Director, Commonwealth Policy Center

"How could we have been so lucky? I can't believe how blessed we've been.” Steve and Carolyn West had won $300 million dollars in the lottery. Like all lottery winners, their life was changed the moment those lucky numbers were called. For some this meant a relief from their debts, poverty, and the like. For others it has meant turmoil, troubles, and the loss of anonymity. For every winner, the lottery became more than they ever anticipated. In a similar way, the previous sentence can be true of everyone. In reality we are all affected by the traps of potential millions and I don’t mean the penchant for purchasing a ticket. Rather, the lotteries are universally driven by the purchase of tickets from those that should not be diving at the chance at mega millions.

Think of it like this: place a map of your city on the table with hotspots for the most economically challenge parts of your community. Now place another map on top of it that shows the hotspots for the highest amount of lottery tickets sold. It’s a good bet (pun intended) that the overlap between the two would be very, very similar. What does that say? The lotteries grow from the backs of the poor. They take advantage of astronomically low chances for affluence from those who don’t have as much to lose. It’s “easy” for a middle class individual to buy $20 worth of lottery tickets. That amount of money, however, is not as easy to slough off as collateral damage. But it is the poor who play more than the middle, upper-middle, and upper class society.
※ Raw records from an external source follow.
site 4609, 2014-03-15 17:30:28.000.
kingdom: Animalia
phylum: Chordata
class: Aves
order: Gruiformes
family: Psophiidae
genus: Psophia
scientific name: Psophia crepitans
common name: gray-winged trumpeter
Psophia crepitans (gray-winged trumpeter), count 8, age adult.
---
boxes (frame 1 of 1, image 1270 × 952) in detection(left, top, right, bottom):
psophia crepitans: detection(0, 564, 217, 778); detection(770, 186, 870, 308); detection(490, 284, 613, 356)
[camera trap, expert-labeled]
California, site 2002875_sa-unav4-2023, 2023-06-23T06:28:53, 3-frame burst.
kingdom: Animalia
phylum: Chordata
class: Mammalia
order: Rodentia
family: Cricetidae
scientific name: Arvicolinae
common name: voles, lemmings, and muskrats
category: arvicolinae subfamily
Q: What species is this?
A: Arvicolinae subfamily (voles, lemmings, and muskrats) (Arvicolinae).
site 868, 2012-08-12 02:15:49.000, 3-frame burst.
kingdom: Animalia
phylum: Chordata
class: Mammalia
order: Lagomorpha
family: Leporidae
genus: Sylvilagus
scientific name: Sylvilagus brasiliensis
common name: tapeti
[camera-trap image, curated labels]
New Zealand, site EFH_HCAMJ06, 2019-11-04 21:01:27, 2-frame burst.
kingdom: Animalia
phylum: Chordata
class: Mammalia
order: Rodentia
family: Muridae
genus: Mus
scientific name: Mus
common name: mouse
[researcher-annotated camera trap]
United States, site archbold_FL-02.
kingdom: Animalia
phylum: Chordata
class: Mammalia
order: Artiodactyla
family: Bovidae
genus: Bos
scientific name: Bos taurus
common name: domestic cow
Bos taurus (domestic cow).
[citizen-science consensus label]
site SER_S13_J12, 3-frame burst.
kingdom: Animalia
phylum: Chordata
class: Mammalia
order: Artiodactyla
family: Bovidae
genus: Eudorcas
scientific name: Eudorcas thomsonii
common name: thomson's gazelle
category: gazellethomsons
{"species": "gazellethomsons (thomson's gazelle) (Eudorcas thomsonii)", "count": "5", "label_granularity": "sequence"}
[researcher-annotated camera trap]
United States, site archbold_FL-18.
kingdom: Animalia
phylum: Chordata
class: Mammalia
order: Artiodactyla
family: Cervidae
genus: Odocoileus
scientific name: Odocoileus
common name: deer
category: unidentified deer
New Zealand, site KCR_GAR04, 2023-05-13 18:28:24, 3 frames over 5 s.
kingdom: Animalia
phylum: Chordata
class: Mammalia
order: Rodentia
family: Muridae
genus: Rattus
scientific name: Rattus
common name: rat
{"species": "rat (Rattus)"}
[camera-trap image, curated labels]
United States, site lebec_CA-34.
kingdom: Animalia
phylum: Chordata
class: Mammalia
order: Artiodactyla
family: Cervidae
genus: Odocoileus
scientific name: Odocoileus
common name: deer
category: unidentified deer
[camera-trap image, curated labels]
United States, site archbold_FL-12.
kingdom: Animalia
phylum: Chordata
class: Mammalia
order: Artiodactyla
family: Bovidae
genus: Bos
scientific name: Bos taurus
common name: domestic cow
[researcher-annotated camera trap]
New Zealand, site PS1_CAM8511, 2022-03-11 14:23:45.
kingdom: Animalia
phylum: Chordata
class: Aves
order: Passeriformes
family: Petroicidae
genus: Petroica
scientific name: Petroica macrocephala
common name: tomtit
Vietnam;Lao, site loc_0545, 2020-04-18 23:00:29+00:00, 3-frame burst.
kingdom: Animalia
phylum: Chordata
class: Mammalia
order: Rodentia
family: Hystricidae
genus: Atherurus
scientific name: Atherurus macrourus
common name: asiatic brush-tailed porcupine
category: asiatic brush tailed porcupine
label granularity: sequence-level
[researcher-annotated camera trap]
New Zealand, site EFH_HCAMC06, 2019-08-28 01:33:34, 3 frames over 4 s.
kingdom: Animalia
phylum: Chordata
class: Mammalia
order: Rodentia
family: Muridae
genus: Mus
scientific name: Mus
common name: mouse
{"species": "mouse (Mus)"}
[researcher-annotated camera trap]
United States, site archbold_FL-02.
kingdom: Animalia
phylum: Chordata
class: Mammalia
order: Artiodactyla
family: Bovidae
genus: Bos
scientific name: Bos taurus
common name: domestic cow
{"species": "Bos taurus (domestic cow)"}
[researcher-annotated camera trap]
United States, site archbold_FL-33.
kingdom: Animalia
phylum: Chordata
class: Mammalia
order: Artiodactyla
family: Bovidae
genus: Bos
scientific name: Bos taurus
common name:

The promise of riches is too enticing, and corporations know that. It is predatory, and it should stop. 

Conservatism resides in wanting society to hold on to the things that are true and good. It is a grasping on to those things that have proven true through time, conflict, culture, etc. That preservation is not the same thing as stagnation. Nor is progress the same thing, true progress anyway. But it is about retaining the best of shared culture, without being wedded to the times in which they were created. Materialism has grasped American culture like the jaws of life, and it will take more than disarming lotteries for the nation to see it. However, it seems like a pretty good place to start.